Reproduce each line exactly.

——————————

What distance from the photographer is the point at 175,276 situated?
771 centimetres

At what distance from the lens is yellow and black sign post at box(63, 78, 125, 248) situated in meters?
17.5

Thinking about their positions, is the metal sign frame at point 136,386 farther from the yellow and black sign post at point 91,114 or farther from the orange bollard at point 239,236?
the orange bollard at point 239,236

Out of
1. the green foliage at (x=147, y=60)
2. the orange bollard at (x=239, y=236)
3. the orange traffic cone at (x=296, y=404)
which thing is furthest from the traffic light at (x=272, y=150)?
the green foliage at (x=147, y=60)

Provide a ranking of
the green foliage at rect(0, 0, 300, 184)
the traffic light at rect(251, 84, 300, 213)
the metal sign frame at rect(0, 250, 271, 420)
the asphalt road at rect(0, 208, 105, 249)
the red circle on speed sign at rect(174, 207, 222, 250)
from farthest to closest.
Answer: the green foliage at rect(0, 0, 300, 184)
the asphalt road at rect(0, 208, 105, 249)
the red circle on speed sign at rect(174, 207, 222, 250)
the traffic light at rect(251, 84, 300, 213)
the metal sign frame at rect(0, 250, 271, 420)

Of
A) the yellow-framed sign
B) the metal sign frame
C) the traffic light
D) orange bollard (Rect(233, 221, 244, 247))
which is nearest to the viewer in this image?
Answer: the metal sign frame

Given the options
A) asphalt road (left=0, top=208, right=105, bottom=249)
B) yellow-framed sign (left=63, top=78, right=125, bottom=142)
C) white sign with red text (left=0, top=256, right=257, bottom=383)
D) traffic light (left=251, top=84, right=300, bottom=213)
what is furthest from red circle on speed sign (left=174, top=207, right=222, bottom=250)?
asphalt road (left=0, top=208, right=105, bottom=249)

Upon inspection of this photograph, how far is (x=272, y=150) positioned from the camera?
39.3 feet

——————————

▸ **Output of the exercise**:
What distance from the photographer is the point at 175,276 situated?
771 centimetres

At what distance from the lens is yellow and black sign post at box(63, 78, 125, 248) situated in meters?
17.5

Thinking about their positions, is the metal sign frame at point 136,386 farther from the yellow and black sign post at point 91,114 or farther from the orange bollard at point 239,236?
the orange bollard at point 239,236

Out of
1. the green foliage at (x=147, y=60)
2. the orange bollard at (x=239, y=236)
3. the orange traffic cone at (x=296, y=404)
which thing is furthest from the traffic light at (x=272, y=150)?
the green foliage at (x=147, y=60)

Provide a ranking of
the green foliage at rect(0, 0, 300, 184)
the traffic light at rect(251, 84, 300, 213)
the metal sign frame at rect(0, 250, 271, 420)
the asphalt road at rect(0, 208, 105, 249)
the red circle on speed sign at rect(174, 207, 222, 250)
from farthest to closest.
Answer: the green foliage at rect(0, 0, 300, 184)
the asphalt road at rect(0, 208, 105, 249)
the red circle on speed sign at rect(174, 207, 222, 250)
the traffic light at rect(251, 84, 300, 213)
the metal sign frame at rect(0, 250, 271, 420)

Of
A) the yellow-framed sign
B) the metal sign frame
C) the traffic light
D) orange bollard (Rect(233, 221, 244, 247))
which is nearest to the viewer in this image?
Answer: the metal sign frame

Given the options
A) asphalt road (left=0, top=208, right=105, bottom=249)
B) yellow-framed sign (left=63, top=78, right=125, bottom=142)
C) white sign with red text (left=0, top=256, right=257, bottom=383)
D) traffic light (left=251, top=84, right=300, bottom=213)
what is furthest from red circle on speed sign (left=174, top=207, right=222, bottom=250)?
asphalt road (left=0, top=208, right=105, bottom=249)

Upon inspection of this photograph, how far is (x=272, y=150) positioned from the camera?
39.3 feet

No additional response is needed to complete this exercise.